Se c’è una ricorrenza che il nostro Paese celebra in modi molteplici in quest’anno, è il mezzo millennio della morte di Leonardo da Vinci, avvenuta il 2 maggio 1519 nel castello del Clos-Lucé ad Amboise, fra le braccia - racconta Giorgio Vasari - del re Francesco I. Già a Milano Leonardo era entrato in buon rapporto con Carlo VIII nel 1494, poi con Luigi XIII nel 1499. Nel 1516, traslocando in Francia, portò con sé manoscritti originali in quantità, disegni, quadri non finiti. E poiché i quadri da lui venduti al re si aggiunsero a quelli già “rastrellati” a Milano, è nel Museo del Louvre a Parigi che si ammira il nucleo di suoi dipinti più numeroso al mondo: la prima Vergine delle Rocce, la Belle Ferroniére, la Sant’Anna con la Madonna e il bambino Gesù, San Giovanni Battista, San Giovanni-Bacco, la mitica Monna Lisa.
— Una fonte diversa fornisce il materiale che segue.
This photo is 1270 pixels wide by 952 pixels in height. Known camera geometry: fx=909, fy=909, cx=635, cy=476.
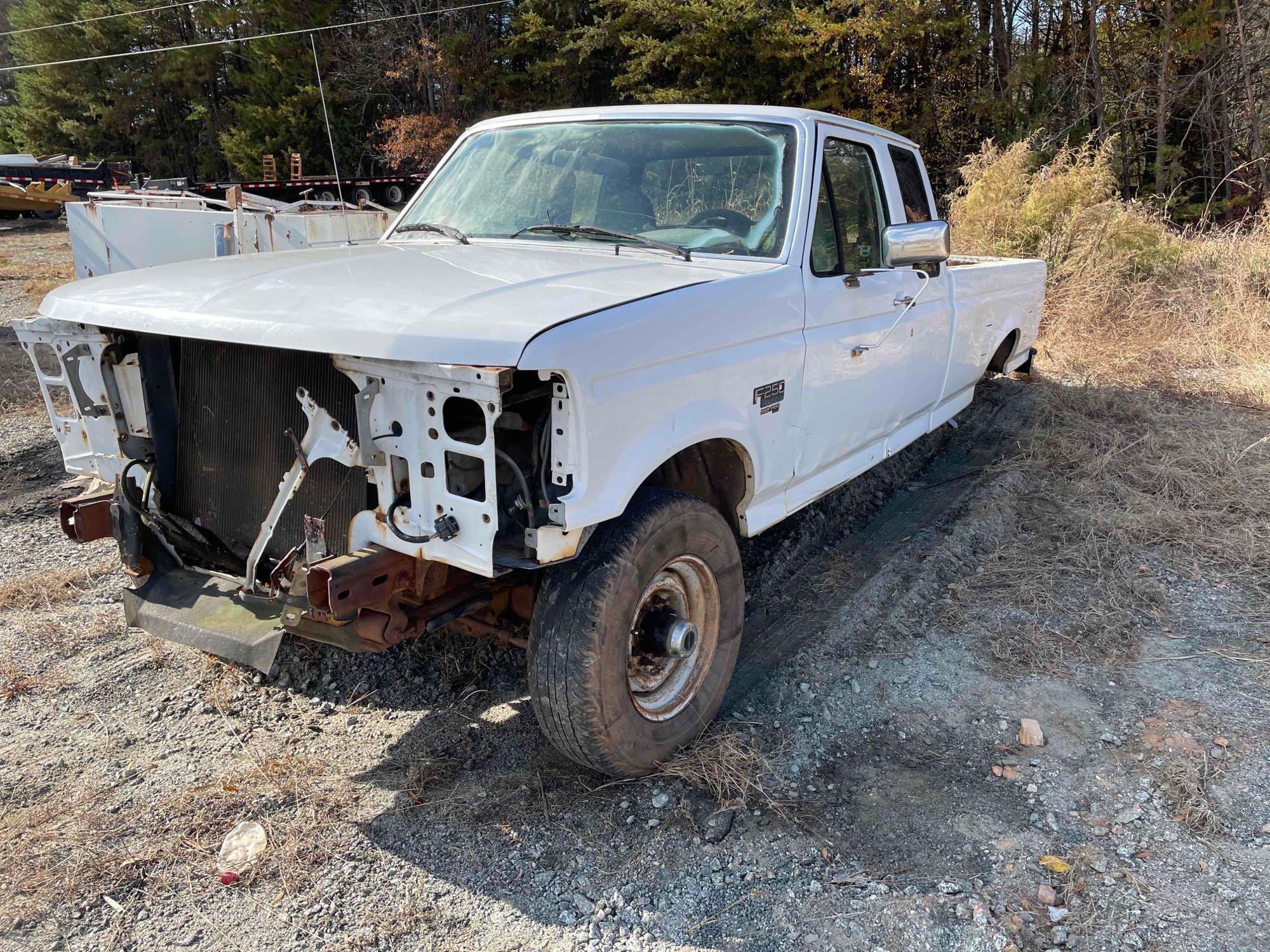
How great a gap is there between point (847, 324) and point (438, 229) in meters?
1.78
Quando qualcuno - che sia un politico o una tifoseria da stadio - reclama la restituzione di Monna Lisa, dimentica che il dipinto non entrò in Francia col bottino di guerra di Napoleone, ma prima, “importato” dall’autore.

In confronto, il lascito di Leonardo nella “sua” Firenze è assai ridotto: negli Uffizi i disegni e, in una sala della Galleria, i tre quadri con suoi interventi autografi, il Battesimo di Cristo del Verrocchio, l’Annunciazione, l’Adorazione dei Magi incompiuta, risalenti alla fase giovanile prima dell’andata a Milano nel 1482. Della Battaglia d’Anghiari resta il ricordo, anzi il fantasma, che aleggia Palazzo Vecchio.
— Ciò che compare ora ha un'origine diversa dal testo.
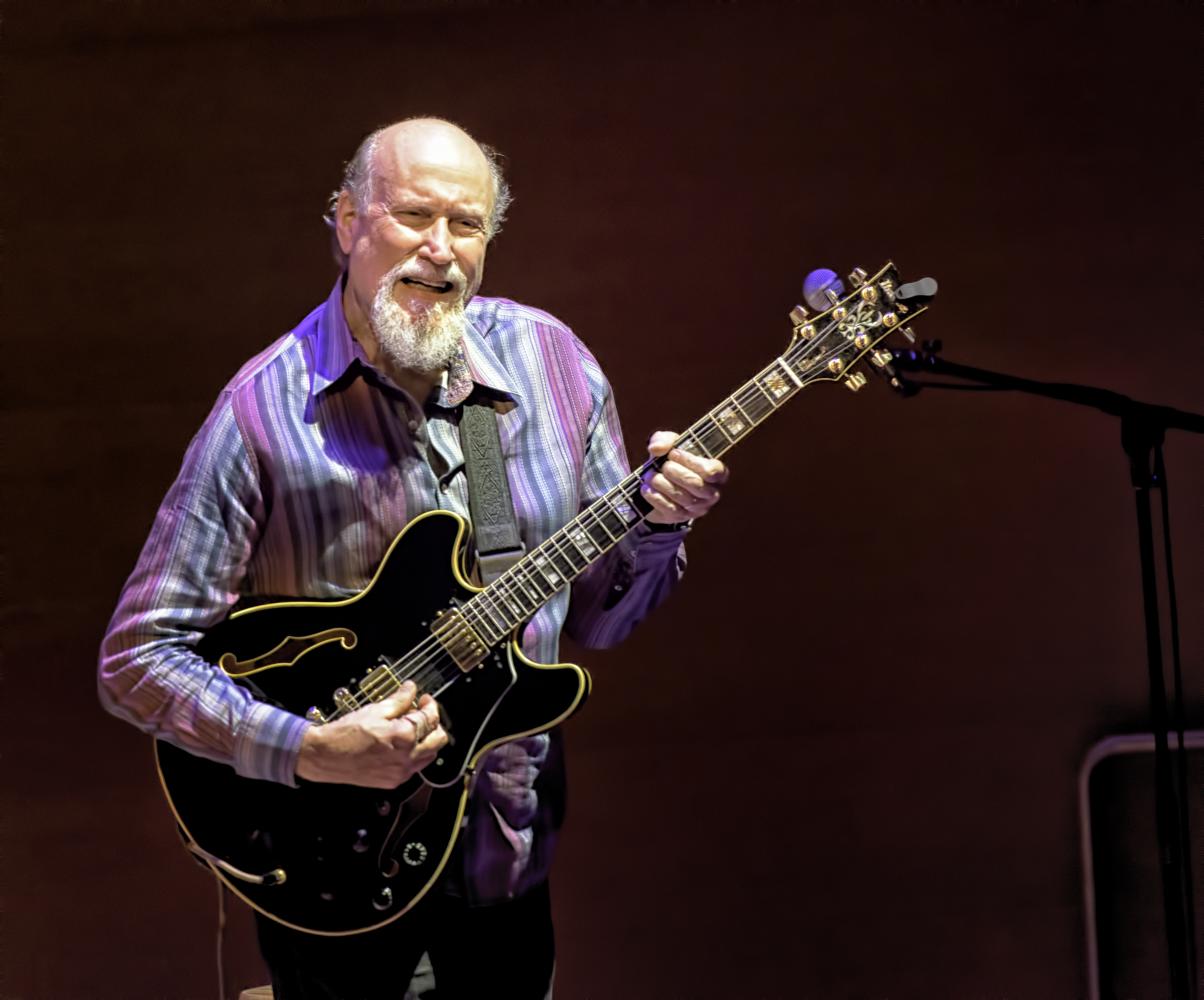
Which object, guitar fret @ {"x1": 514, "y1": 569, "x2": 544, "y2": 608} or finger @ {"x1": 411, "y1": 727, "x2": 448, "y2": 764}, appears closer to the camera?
finger @ {"x1": 411, "y1": 727, "x2": 448, "y2": 764}

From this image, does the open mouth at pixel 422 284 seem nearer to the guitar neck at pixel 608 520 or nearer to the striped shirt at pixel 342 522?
the striped shirt at pixel 342 522

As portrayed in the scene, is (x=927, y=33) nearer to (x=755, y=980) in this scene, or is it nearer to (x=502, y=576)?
(x=502, y=576)

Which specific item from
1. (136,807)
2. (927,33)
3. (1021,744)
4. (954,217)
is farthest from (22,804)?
(927,33)

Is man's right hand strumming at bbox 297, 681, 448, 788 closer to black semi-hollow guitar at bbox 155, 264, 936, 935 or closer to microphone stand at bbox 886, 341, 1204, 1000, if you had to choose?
black semi-hollow guitar at bbox 155, 264, 936, 935

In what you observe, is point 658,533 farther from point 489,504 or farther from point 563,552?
point 489,504

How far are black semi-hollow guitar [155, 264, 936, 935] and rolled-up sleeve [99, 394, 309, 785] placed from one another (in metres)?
0.05

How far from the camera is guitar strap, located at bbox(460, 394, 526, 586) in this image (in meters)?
2.16

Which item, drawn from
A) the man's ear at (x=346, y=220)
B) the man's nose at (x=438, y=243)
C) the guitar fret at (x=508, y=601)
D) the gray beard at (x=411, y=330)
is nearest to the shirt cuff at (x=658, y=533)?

Per riportare simbolicamente “a casa” Leonardo, nel 2019 a lui dedicato, oltre alle pubblicazioni e agli incontri vi è la strada delle mostre temporanee. Già è stato esposto con successo il Codice Leicester. In questa primavera è invece visitabile in Palazzo Vecchio la mostra Leonardo da Vinci e Firenze. Fogli scelti dal Codice Atlantico, che espone dodici fogli estratti da quella straordinaria miscellanea, costituita da 1119 fogli dai soggetti più diversi, autografi e non solo, raccolti nell’arco di quarant’anni. Oltre a questi prestiti generosi della Veneranda Biblioteca Ambrosiana, la mostra presenta un’affascinante Testa di Cristo Redentore attribuita all’allievo Gian Giacomo Caprotti detto Salaì, dalla Pinacoteca Ambrosiana.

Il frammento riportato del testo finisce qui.